Redbox Review: "Killing Them Softly" Might As Well Be Titled "Killing Them Slowly".



Killing Them Softly

Director: Andrew Dominik
Cast: Brad Pitt, Richard Jenkins, Ray Liotta, and James Gandolfini.
Rated R for violence, sexual references, pervasive language, and some drug use

A movie about Brad Pitt as a hitman for the mob? What can be wrong with that? Well, unfortunately a lot. Brad Pitt reteams with The Assassination of Jesse James director, Andrew Dominik, to tell a dark tale about a hitman who goes after those responsible for robbing a mafia-run poker game. The film starts off with a gritty intensity that only diminishes the more that time passes. The movie clocks in under two hours, but it will have felt like three hours by the time it's over.

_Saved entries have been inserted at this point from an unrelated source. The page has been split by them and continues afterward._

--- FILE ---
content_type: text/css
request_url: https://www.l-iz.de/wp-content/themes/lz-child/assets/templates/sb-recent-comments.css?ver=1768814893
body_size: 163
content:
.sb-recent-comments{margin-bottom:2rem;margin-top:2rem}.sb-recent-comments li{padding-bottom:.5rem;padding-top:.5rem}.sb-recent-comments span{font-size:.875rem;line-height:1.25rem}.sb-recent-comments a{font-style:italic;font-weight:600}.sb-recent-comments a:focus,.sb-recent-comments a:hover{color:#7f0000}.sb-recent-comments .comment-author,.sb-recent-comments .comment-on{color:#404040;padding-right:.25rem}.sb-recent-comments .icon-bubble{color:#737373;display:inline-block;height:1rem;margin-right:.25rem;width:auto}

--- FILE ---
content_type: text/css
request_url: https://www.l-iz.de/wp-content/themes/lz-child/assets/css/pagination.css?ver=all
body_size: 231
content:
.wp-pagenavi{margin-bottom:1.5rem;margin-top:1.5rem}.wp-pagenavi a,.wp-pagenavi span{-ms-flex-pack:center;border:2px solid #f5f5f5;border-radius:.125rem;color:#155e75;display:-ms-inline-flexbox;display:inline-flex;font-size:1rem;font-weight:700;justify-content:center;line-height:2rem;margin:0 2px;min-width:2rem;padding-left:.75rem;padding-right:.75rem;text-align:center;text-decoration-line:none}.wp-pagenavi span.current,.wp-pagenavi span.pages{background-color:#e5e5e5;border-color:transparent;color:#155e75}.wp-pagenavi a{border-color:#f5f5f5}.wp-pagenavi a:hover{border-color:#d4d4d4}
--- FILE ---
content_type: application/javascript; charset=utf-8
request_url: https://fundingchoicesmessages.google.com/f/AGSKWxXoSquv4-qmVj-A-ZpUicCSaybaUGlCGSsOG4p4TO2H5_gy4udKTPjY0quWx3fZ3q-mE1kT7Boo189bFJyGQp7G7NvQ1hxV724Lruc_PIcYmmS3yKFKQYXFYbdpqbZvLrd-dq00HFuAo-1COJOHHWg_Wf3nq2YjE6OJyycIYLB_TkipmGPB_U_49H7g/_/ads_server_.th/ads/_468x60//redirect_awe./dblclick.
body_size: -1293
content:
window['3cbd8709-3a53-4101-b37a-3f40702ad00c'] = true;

The plot is fairly straight forward. Two criminal lowlifes decide to take a job that involves knocking off a poker game that is hosted by the mob. Their thinking is that Markie Trattman (Ray Liotta) will get the blame since he was stupid enough to rob one of his own poker games once before. Here is one of the problems with the movie: these two idiots and also the filmmakers should know that if someone crosses the mob then A) there is never just one person who will take the blame, and B) even if there is only one person involved, the mob will go after anyone they think could have been involved. This rule is completely ignored by both the characters and the filmmakers. They all should know better.

So, they rob the poker game. Markie gets taken out like they thought, but the mob doesn't stop with him. Jackie (Brad Pitt) hires James Gandolfini from New York to come help him take out the man who arranged the heist as well as the two fools who pulled it off. The plot should never have happened because who is stupid enough to try to rob a mafia poker game? Nonetheless, Brad Pitt is ice cold as the mafia's go-to hitman and his best scenes are with the always great James Gandolfini. Besides that, there is a lot of dialogue that starts out clever, but ventures into a dull wasteland leaving the audience wondering, "who cares?". The movie is filmed with a gritty realism with the exception of a scene that involves a slow-motion murder that seems to have come straight from the film 300.

Brad Pitt is always solid, but he deserves better than this. He deserves to be in a crime movie like The Town or The Departed (which he produced, coincidentally). I'd love to see him in a similar role alongside Jeremy Renner, Leonardo DiCaprio, and Tom Hardy, and directed by either Martin Scorcese or Ben Affleck. That's all I kept thinking about during Killing Them Softly, but sadly I was stuck watching a bore of a movie.